Oude Testament

Nieuwe Testament

Jozua 24:18-33 NBG-vertaling 1951 (NBG51)

18. De Here dreef alle volken en de Amorieten, de bewoners van dit land, voor ons uit. Ook wij zullen de Here dienen, want Hij is onze God.

19. Doch Jozua zeide tot het volk: Gij zult niet in staat zijn de Here te dienen, want Hij is een heilig God. Hij is een naijverig God. Hij zal uw overtreding en uw zonden niet vergeven.

20. Wanneer gij de Here verlaat en vreemde goden dient, dan zal Hij Zich omwenden, u kwaad doen en verdelgen, nadat Hij u heeft welgedaan.

21. Het volk zeide echter tot Jozua: Neen, maar de Here zullen wij dienen.

22. Daarop zeide Jozua tot het volk: Gij zijt getuigen tegen uzelf, dat gij u de Here verkoren hebt, om Hem te dienen. Toen zeiden zij: Wij zijn getuigen!

23. Nu dan, doet de vreemde goden weg, die in uw midden zijn, en neigt uw harten tot de Here, de God van Israël.

24. En het volk zeide tot Jozua: De Here, onze God, zullen wij dienen, en naar zijn stem zullen wij horen.

25. Te dien dage sloot Jozua een verbond met het volk en stelde inzetting en recht voor hen vast te Sichem.

26. Jozua schreef deze dingen in het wetboek Gods, en hij nam een grote steen en richtte die aldaar op, onder de terebint, op de heilige plaats des Heren.

27. En Jozua zeide tot het gehele volk: Zie, deze steen zal tegen ons tot getuige zijn, want hij heeft al de woorden des Heren gehoord, die Hij tot ons gesproken heeft. Daarom zal hij tot getuige tegen u zijn, opdat gij uw God niet verloochent.

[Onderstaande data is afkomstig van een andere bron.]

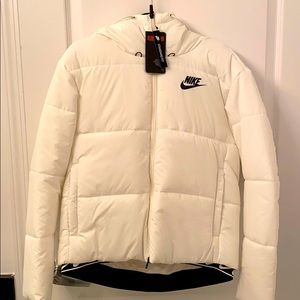 Nike Synthetic Fill Puffer Bomber Coat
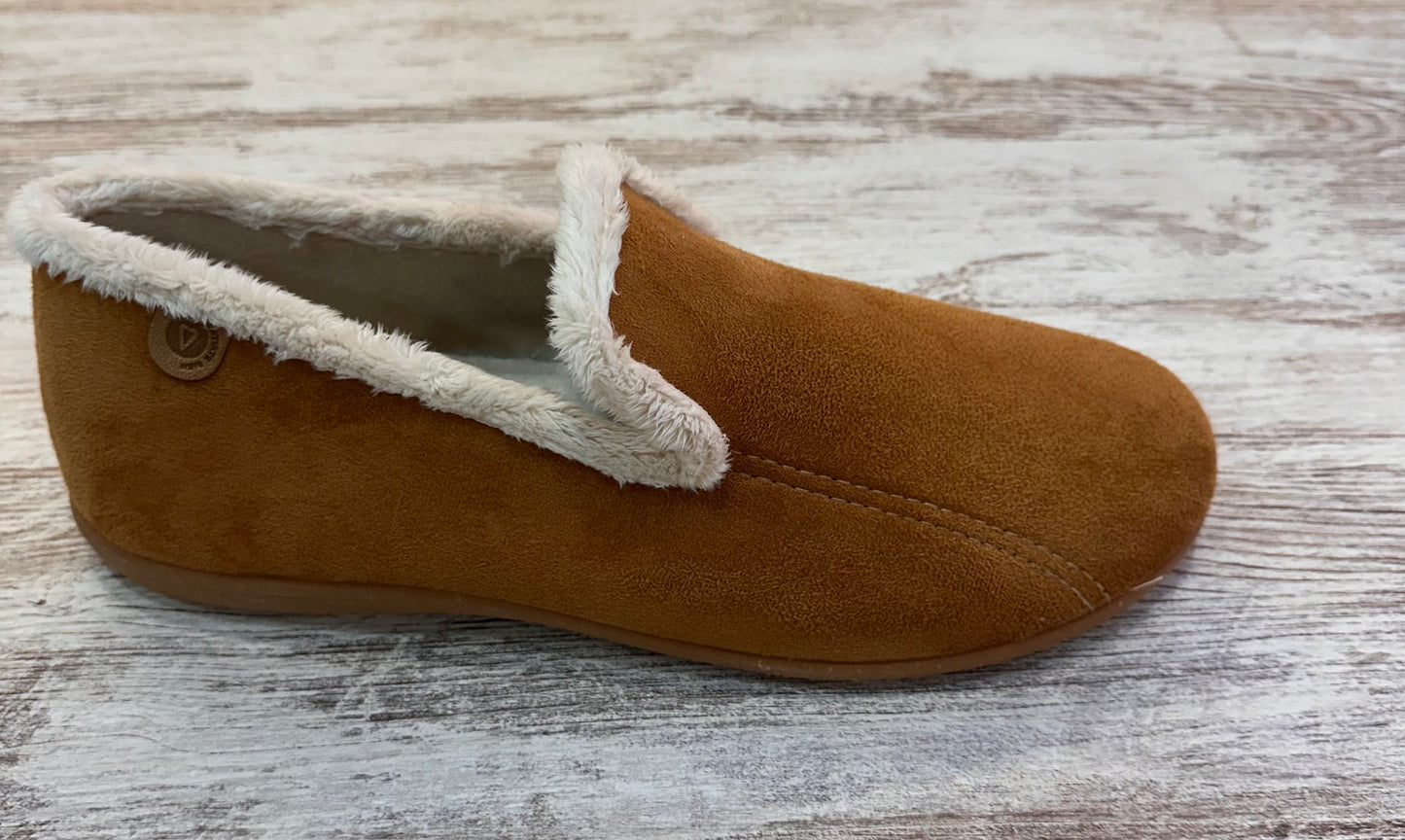 ZAPATILLA CASA CERRADA VIVANT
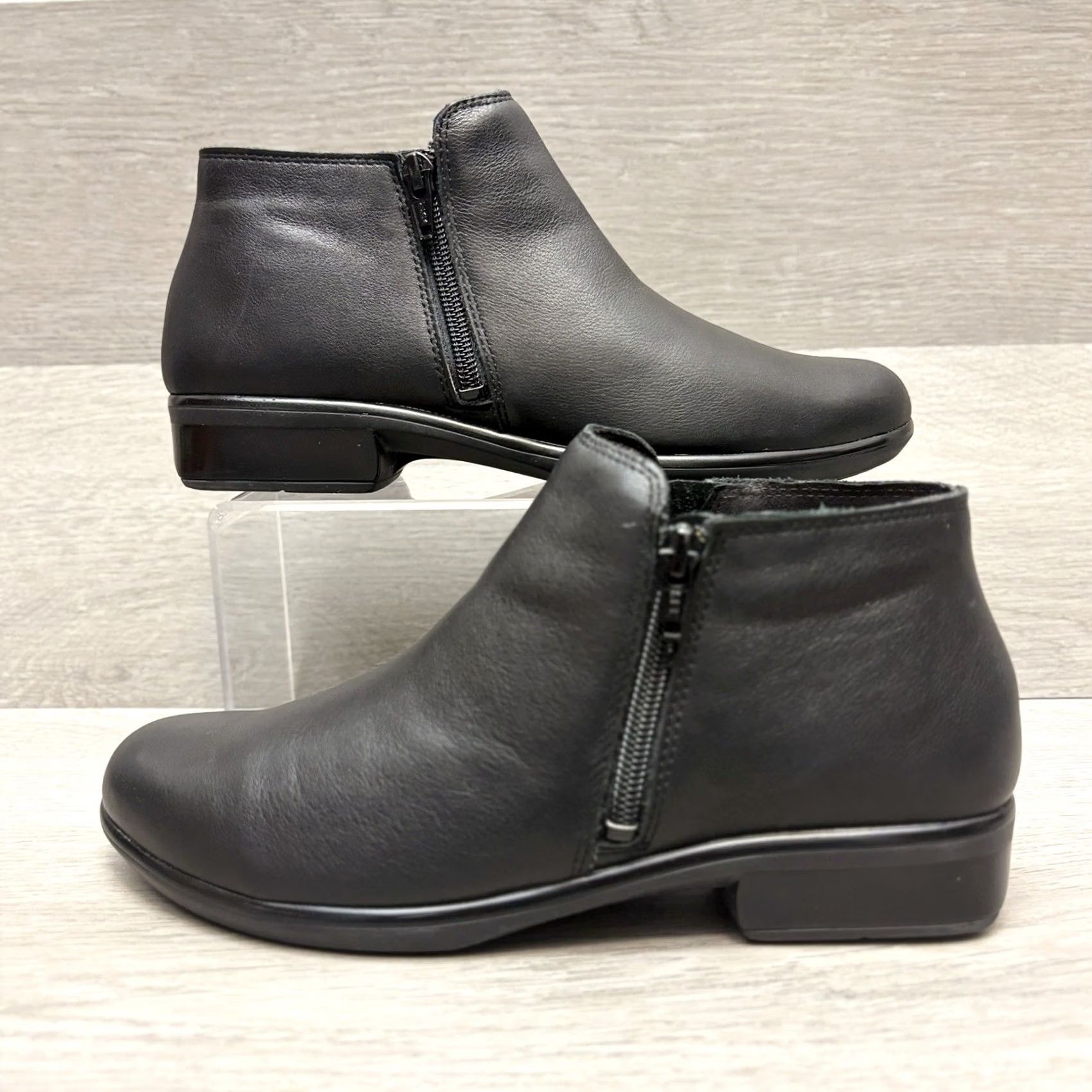 Vintage Naot Helm Bootie Black Leather Water Resistant Double Zip Ankle Boot EU 38 US 7 Womens Size US 7 / IT 37 - 2 Thumbnail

28. Daarop liet Jozua het volk gaan, een ieder naar zijn erfdeel.

29. Het geschiedde na deze gebeurtenissen, dat Jozua, de zoon van Nun, de knecht des Heren, stierf, honderd en tien jaar oud.

30. En men begroef hem binnen het gebied van zijn erfdeel, te Timnat-Serach op het gebergte van Efraïm, ten noorden van de berg Gaäs.

31. Israël diende de Here al de dagen van Jozua en al de dagen van de oudsten die Jozua overleefd hebben, en die al de daden gekend hadden, welke de Here voor Israël verricht had.

32. Het gebeente van Jozef, dat de Israëlieten uit Egypte meegevoerd hadden, heeft men te Sichem begraven, in het stuk land, dat Jakob voor honderd stukken geld van de zonen van Hemor, de vader van Sichem, gekocht had, en dat de Jozefieten verkregen tot een erfelijke bezitting.

33. Ook stierf Eleazar, de zoon van Aäron, en men begroef hem op de heuvel die aan zijn zoon Pinechas was gegeven, op het gebergte van Efraïm.